TechWhirl (TECHWR-L) is a resource for technical writing and technical communications professionals of all experience levels and in all industries to share their experiences and acquire information.
For two decades, technical communicators have turned to TechWhirl to ask and answer questions about the always-changing world of technical communications, such as tools, skills, career paths, methodologies, and emerging industries. The TechWhirl Archives and magazine, created for, by and about technical writers, offer a wealth of knowledge to everyone with an interest in any aspect of technical communications.
Subject:Re: Font favorites From:Mark Dempsey <mxd2 -at- OSI -dot- COM> Date:Tue, 6 Apr 1999 12:58:48 -0700
A little sidelight to the serif/sans-serif debate:
When the operation to cure congenital cateracts was discovered, several
people who grew up blind were expected to become sighted, once they had
the operation.
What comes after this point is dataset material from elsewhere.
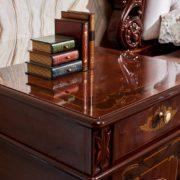 Набор мебели для спальни «Аделаида» столешница тумбочки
That's not what happened, however, at least right away.
The formerly blind were not practiced in the use of their eyes, so
despite having the physical equipment to do so, they were unable to see.
Their physicians began to train them, and, with great difficulty, they
recovered their sight, although many preferred to remain functionally
blind. (How human!)
Their doctors would ask these patients to distinguish between two shapes
on a plain background. Even after the operation, they literally could
not tell the difference between a circle and a triangle, until they were
trained to use their gaze just as they had previously used their touch.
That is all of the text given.